Please use the article on Federal Reserve independence below to explain, in one to three sentences, why the Council of Economic Advisers says it published its note.

===== Provided passage =====

After allies of the ex-president produced a 10-page plan to weaken the central bank, the Council of Economic Advisers issued a statement warning of the dangers of political interference

Joe Biden y Jerome Powell
Federal Reserve chair Jerome Powell (left) and U.S. President Joe Biden at a 2022 meeting at the White House.Evan Vucci (AP)
Miguel Jiménez

The future of U.S. monetary policy also depends on the result of the presidential elections on November 5. During his presidency, Donald Trump showed little respect for the independence of the Federal Reserve and criticized its chair, Jerome Powell, who he himself appointed. President Joe Biden later confirmed Powell for a second term until 2026. Now, Trump has not only said that he will not support Powell for a new term, but advisors in his campaign orbit are considering more drastic proposals. In the face of these threats, the White House has come out in defense of the central bank’s independence through its Council of Economic Advisers (CEA).

A few days ago, the CEA published a post that could almost be seen as an academic article if it were not for its timing. “The Biden-Harris administration has consistently elevated the importance of an independent central bank. Given that this issue has come up in various settings, CEA thought this was a good moment to explain what central bank independence (CBI) is and why it is so important,” the note begins.

One of those “various settings” is Trump’s insistence on questioning Powell. When he was in the White House, Trump asked for rate cuts. Now, he has groundlessly argued that if Powell lowers rates (which is unlikely to happen in the short term), he would be doing so to help Biden’s re-election. In addition to Trump’s public comments, The Wall Street Journal revealed a few weeks ago that the former president’s allies were studying proposals that would erode the independence of the central bank and that they had listed these ideas in a 10-page summary document.

===== Data for review =====

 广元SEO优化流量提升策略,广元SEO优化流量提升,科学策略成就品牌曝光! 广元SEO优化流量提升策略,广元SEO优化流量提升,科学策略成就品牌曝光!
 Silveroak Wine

=====
===== Data for review =====

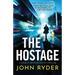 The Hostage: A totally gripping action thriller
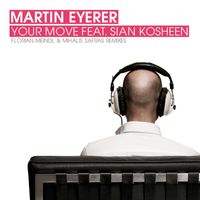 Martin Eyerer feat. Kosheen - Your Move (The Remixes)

=====

- [Response below]
The Council of Economic Advisers says the issue of central bank independence had come up in various settings. It therefore judged this a good moment to explain what central bank independence is and why it is so important. The note frames this within the Biden-Harris administration's consistent emphasis on an independent central bank.